3. Training was an afterthought.
Most organizations will provide general onboarding and initial training, but don’t take advantage of in-depth onboarding to get users off on the right foot or they miss the boat when it comes to ongoing training. Particularly with a tool like Salesforce that is continually making updates and introducing feature rollouts, setting up a cadence for regular training and sharing best practices is imperative.
4. All stakeholders were not taken into account.
Often, the CRM implementation will become the responsibility of the company’s IT team or IT director. It should be a collaborative endeavor, involving those who will be using it daily to help. If the tool doesn’t fit into their workflow, adoption will be a challenge.

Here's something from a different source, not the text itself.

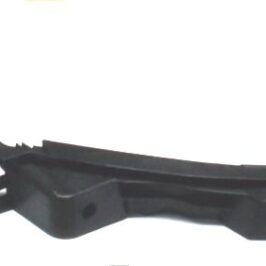 STAFFA FARO E PARAURTI ANTERIORE DX PER VW GOLF 6-GOLF 6 GTI 01/2009> OE 5K0807572H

SETTING UP FOR LONG-TERM SUCCESS
To avoid meeting the fate of CRM failure or to ensure you get the most out of your Salesforce implementation, we recommend getting the following in place before making the investment:
- Identify your business goals –– What do you want to accomplish? And what data do you need to accomplish it? Once you understand what your needs are you can prioritize the use cases that will drive the implementation.
- Outline the process you want to improve –– start with one process or use case. This helps keep it manageable and measurable. Once you refine it and prove it, you can implement it across other use cases.

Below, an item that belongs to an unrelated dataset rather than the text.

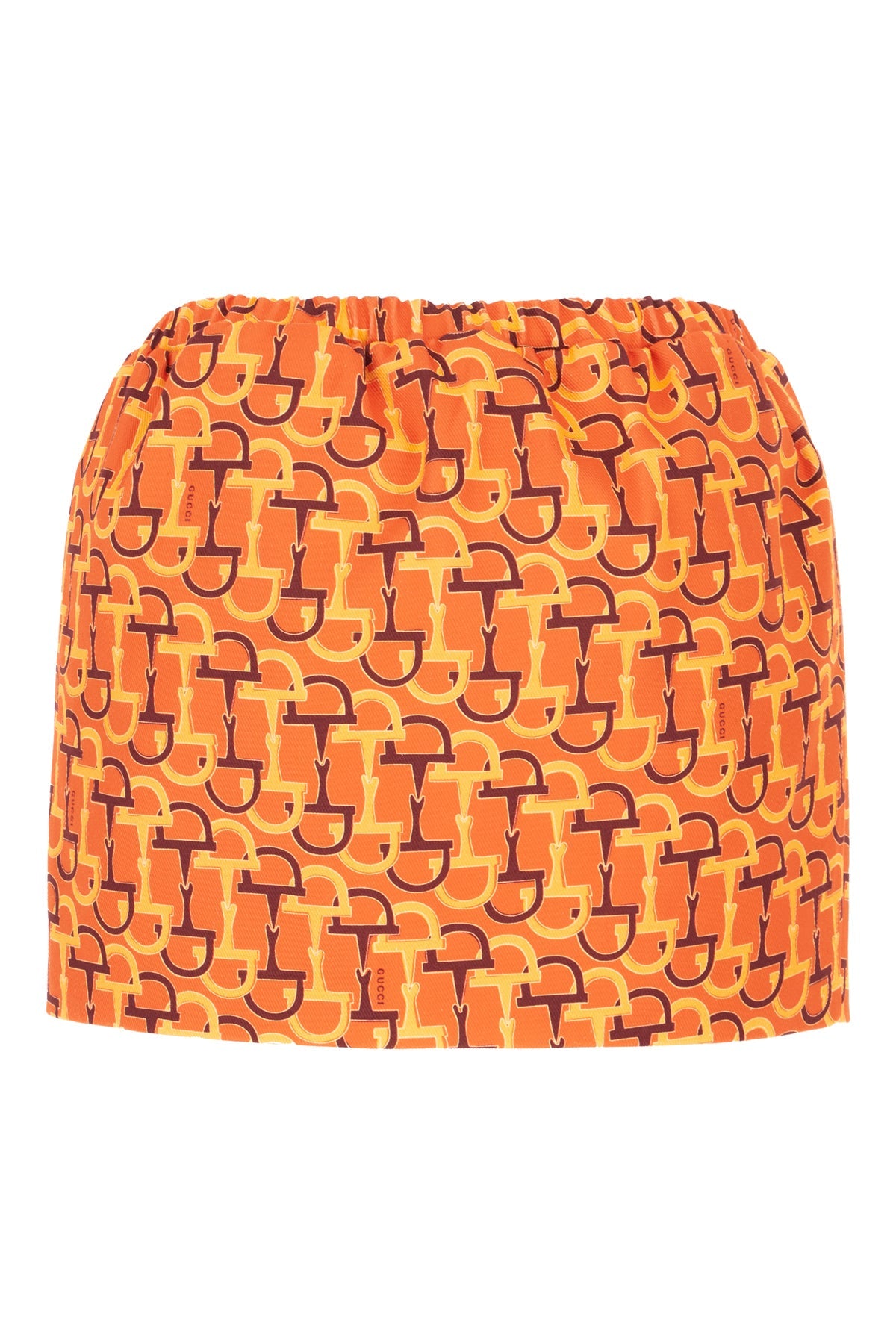 Gucci Woman Clothing Skirts GUCCI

- Develop an onboarding and training plan –– part of this will include leadership adoption as they will be key in getting others bought-in to use it. Identify who your power users will be and leverage them as champions for the project. You’ll also want to have a cadence for training and auditing so everyone knows what to expect.

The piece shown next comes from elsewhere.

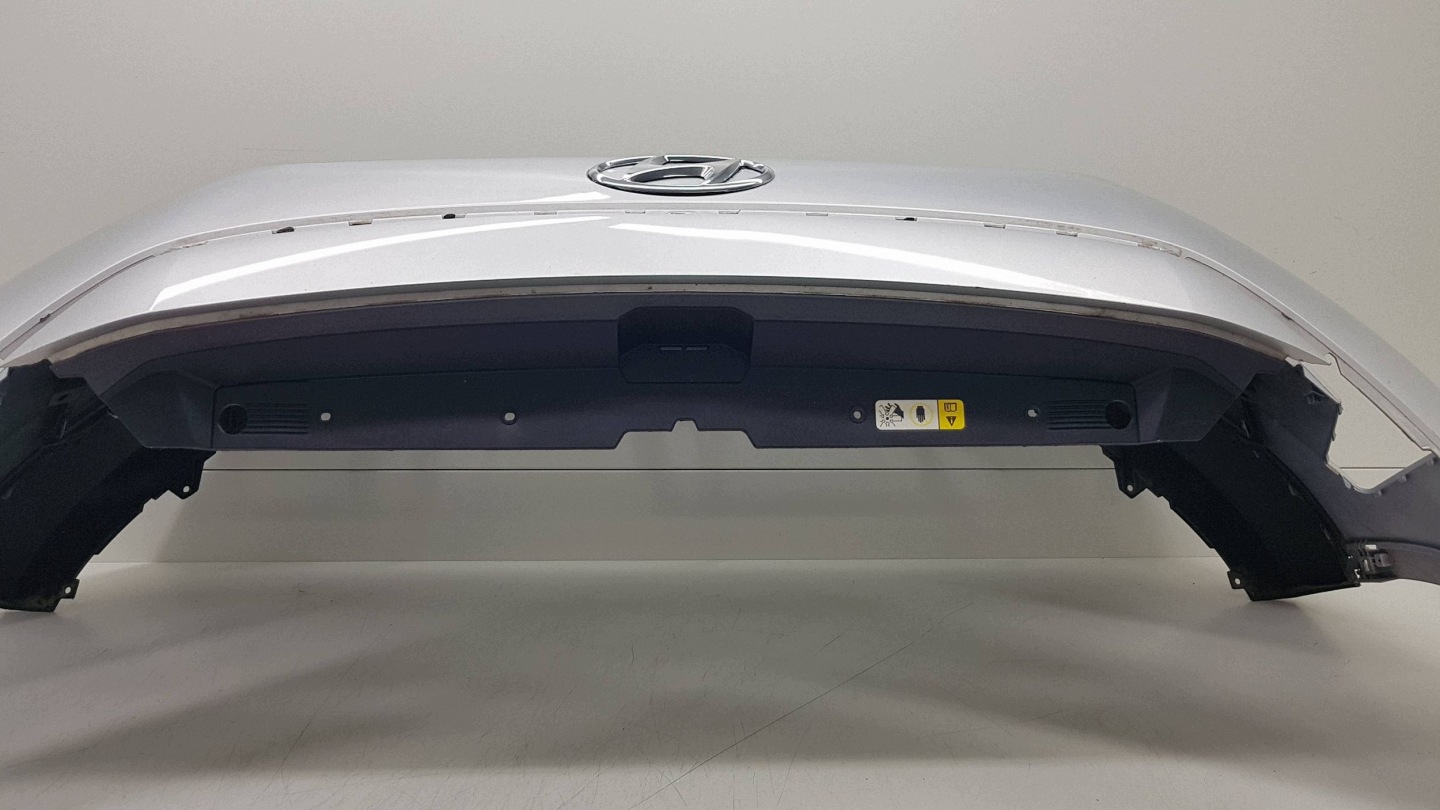 HYUNDAI BAYON 2021 - bumper front 86511-Q0AA0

- Get all stakeholders involved –– this will be important to facilitate adoption. If all stakeholders can contribute to how the tool will be implemented and see how it will improve their workflow, they’ll be more apt to adopt it and advocate for it.
- Have a multi-device mobile strategy –– making your CRM available when and where your team wants to use it will also help improve adoption.
- Identify manual processes –– take some time to map out manual processes that can be automated, paying particular attention to your most critical workflows and core processes.
- Develop a process for documenting –– this should include documenting the overall system as well as any updates or changes made, and policies and procedures. This will help ensure your Salesforce intelligence doesn’t leave the organization if the person administering it leaves. Additionally, be sure that user permissions and classifications are updated regularly to ensure that the right members have admin access and the system isn’t exposed to users who are no longer with the organization.
- Have a point person or team to manage it all –– having an internal administrator and/or outside team to help implement and manage Salesforce will help ensure technical issues are quickly taken care of, new feature rollouts are quickly implemented, and the tool evolves with your organization as you grow.
CRMs are a significant investment of resources ––time, money and people. You want to be sure you get the highest rate of return on that investment, and doing so requires far more than simply finding the right solution. That’s just the first step. When implemented correctly, CRMs can increase revenue streams by upwards of 40%, increase productivity by 50% and even drive down costs by 40%, according to a report compiled by IBM.
Keep in mind too, 70% of customers say connected processes are very important to winning their business and 56% actively seek to buy from the most innovative companies, according to the Salesforce “State of the Connected Customer” report.
In a world where customers expect companies to understand their needs and expectations, operating without a well-oiled and efficient CRM can quickly lead to irrelevance. Future proof your organization by thinking through your digital strategy.